After I led a
recent group training based on the Peoplemap Communication System, a
participant expressed his appreciation.
This was the second time he had taken the profile. He went on to say, “The last time I took
this, and my supervisor held it against me.”
When I asked for clarification, he explained that the last time he had
completed the Peoplemap in a group setting that included his supervisor and
another person on the staff. In
subsequent conversations, the supervisor evidently used the results as a “club”

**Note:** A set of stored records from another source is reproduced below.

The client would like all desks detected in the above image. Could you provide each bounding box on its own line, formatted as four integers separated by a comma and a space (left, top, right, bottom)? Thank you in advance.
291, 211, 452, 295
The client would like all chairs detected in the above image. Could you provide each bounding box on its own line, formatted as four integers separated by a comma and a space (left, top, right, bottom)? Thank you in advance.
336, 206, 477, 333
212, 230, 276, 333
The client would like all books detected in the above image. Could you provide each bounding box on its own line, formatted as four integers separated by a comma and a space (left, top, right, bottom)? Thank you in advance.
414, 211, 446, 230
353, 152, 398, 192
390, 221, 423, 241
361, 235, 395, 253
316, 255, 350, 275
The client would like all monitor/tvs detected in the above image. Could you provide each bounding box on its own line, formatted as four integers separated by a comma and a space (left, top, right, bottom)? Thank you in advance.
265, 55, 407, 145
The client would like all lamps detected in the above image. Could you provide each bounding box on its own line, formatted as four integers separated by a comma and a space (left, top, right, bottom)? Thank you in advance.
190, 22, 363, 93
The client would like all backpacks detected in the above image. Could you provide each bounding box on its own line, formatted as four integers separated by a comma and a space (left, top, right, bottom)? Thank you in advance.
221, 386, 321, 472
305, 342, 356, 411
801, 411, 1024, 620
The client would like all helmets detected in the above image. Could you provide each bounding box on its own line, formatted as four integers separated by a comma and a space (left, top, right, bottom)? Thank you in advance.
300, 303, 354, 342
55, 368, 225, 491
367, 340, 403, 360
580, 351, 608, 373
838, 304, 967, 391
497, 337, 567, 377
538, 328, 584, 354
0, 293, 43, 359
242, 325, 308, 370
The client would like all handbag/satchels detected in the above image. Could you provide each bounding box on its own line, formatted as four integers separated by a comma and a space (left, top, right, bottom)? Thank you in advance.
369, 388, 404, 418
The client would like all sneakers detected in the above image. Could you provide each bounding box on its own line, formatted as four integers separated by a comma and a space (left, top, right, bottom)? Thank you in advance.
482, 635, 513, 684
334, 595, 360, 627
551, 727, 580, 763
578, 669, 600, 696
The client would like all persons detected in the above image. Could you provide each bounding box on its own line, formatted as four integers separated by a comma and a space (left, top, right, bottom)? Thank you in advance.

to point out that my friend was deficit in certain areas, was too often blinded
by his strengths or natural tendencies, and was unable to change his actions or
behaviors.
This is not
the first time that I have heard someone say that their results on a profile
have been turned against them. I have
also heard of people who used their results on a personality profile to excuse
their behavior with the comment, “That’s just the way I am.” Both approaches illustrate a failure to
understand how such information should be handled.
When I
administer the Peoplemap, I make it a point to state that it is grounded in the
Positive Psychology movement. The basic
idea of Positive Psychology is to
help healthy, normal human beings discover and affirm their natural traits and
abilities and to maximize them in such a way to make life more fulfilling. This
approach recognizes that when people know more about themselves, they can learn
to function more effectively as a person and as part of a team. Mike Lillibridge has verified the validity
and reliability of the Peoplemap instrument, but he states that if someone
doesn’t agree with the outcome, he or she should feel free to try on some other
personality types that seem more appropriate.
Personality profiles
like Peoplemap, DiSC, Myers-Briggs Type Indicator, and others are meant to be
descriptive and not prescriptive. They
enable the individual to understand himself or herself better and to take
responsibility for their behavior as a result of what they have learned. Rather
than limiting one’s options such understanding expands them. The tool in itself is less important than the
debriefing and the applications of one’s insights.
The more we know
about ourselves, our interactions with others, and the way that others perceive
us, the healthier and happier we will be.